Removal of the PAYE/NICs cap is important because new companies cannot be expected to carry out every kind of activity in-house from the outset. The reasons may include the availability of expertise or a lack of economies of scale. Recent cutbacks in R & D by large employers also provide scope for redundant scientists to set up or expand companies whose role is to fund and manage R & D subcontracted to others.

The safeguard issue is about making sure that the company funding R & D really is spending the claimed expenditure on R & D and that no artificial arrangements are involved. With appropriate drafting and possibly a requirement for an expert report in support of claims above a certain level, adequate safeguards should be achievable. Spot checks might also be part of the system.

Q9. Would companies welcome reform of the ‘going concern’ definition so that it more closely matched that used for the EIS/VCT schemes?

Yes. Further adjustments may be appropriate. Some companies (e.g. start-ups aiming to discover and develop drugs) may anticipate losses for six years or longer. Often investors only invest enough to provide two or three years of funding in each round. When investment conditions for the whole stock market are adverse, such companies may be forced into a very difficult position despite having achieved good progress objectively.

Q10. The Government would welcome comments or evidence to support the assessment of the impacts of the changes under consultation.

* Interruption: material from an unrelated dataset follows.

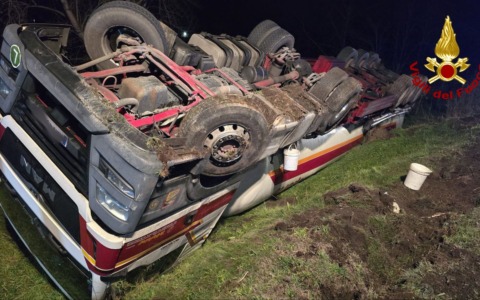 Camion cisterna esce fuori strada e si ribalta, ferito il conducente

In the USA relatively small and recently founded companies represent a very much more important contribution to R & D than in Europe. One major reason is that start-up research companies are unpopular with European investors if they carry high risk and are not expected to achieve a profit for many years. As a result an industry like biotechnology is thriving in the USA but is struggling in Europe.

If the UK is to reap the future benefits from the formation today of high-tech start-up companies that need years spending on R & D before the launch of revenue-generating products, raising the required funds needs to become easier. Tax losses that would only become valuable once a profit is achieved do little to help because the same amount of money still has to be raised to cover the years of losses. Start-up companies can only raise less money if payments are made to reduce funding requirements.

Payments are fair because without them large, profitable companies still receive a prompt cashflow benefit, whether or not their R & D proves successful. Effectively the R & D costs of established, profitable businesses are reduced. On the other hand new, innovative companies that are still in the loss-making phase can only be helped in the near future by receiving money.

The performance of the UK high-tech sector in recent decades shows clearly that more help and encouragement is needed.